Re: Access to charts
Now that the ruling body in Canada, the Supreme Court, has decreed that patients should have access to their charts, it is appropriate that steps should be taken to ensure that the law will be upheld and the article by Durbach and Smith, BCMJ 2004;46(8):392-396, gives an excellent description of the means by which this has been implemented. It is obvious that the process has been a costly one in terms of professional time and application. It is earnestly to be hoped that other institutions, who famously love to reduplicate and reinvent policies and procedures, will take heed of and apply the lessons learned. One need merely reflect on some of the software programs which have been designed and then scrapped at huge cost in our hospitals.
It would be of interest to know how frequently patients at BC’s Children’s Hospital have, unsolicited, requested access to their own charts or charts of those of whom they are the guardians. Private practice may not be representative, but if it is, it must be relatively infrequent. In over 45 years, despite being an obstetrician, I am able to think of only two requests for this information by patients. Lawyers seeking an emolument were a different matter and were accepted with varying degrees of philosophical resignation, just as dwellers in muskeg country endure the torment of black flies and mosquitoes.

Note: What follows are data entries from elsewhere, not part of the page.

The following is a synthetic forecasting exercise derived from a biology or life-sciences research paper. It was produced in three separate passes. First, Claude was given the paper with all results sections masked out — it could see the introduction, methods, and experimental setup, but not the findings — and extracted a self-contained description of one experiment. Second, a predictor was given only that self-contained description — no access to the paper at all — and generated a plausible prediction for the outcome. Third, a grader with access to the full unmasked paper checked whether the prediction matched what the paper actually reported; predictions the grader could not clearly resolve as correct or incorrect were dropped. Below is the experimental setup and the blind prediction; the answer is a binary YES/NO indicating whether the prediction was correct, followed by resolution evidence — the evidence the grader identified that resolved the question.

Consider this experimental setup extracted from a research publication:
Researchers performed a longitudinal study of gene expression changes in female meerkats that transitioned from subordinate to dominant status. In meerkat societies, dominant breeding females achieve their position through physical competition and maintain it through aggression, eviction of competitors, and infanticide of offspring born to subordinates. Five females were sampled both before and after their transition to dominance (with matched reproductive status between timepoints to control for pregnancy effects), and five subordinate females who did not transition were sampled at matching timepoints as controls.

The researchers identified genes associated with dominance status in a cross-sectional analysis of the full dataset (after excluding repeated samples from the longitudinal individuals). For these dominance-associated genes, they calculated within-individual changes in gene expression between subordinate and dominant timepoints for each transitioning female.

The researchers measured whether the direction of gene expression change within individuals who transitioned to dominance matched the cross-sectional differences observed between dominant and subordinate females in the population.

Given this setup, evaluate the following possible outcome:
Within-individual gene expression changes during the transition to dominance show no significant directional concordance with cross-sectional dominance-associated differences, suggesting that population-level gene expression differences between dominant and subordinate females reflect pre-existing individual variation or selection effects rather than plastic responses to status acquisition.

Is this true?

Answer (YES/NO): NO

One wonders too, whether the graphology of the staff members at BCCH is superior to that of my colleagues. The hand of a number of practitioners left a good deal to be desired or to the imagination. On one occasion when asked to give an opinion as to the defensibility of a case the handwriting was so undecipherable that even an expert, i.e., a medical colleague who had formerly been a pharmacist, proved unequal to the task and in the end I suggested that a court reporter should attend the doctor’s office and have him read it into the record. Alas, in vain, for he was unable to read his own writing. He was unaware of the three tenets: if it was not in writing it didn’t happen, if it was worth recording it should be interpretable by any reasonably intelligent individual, and finally, that every letter and punctuation mark might be subject to close scrutiny by someone whose name was preceded by the title The Honourable or followed by the letters Q.C.
Should newer readers be misled into thinking this is merely the vaporing of another cantankerous obstetrician, they should be reassured that it is forwarded only to maintain the excellence of the Journal.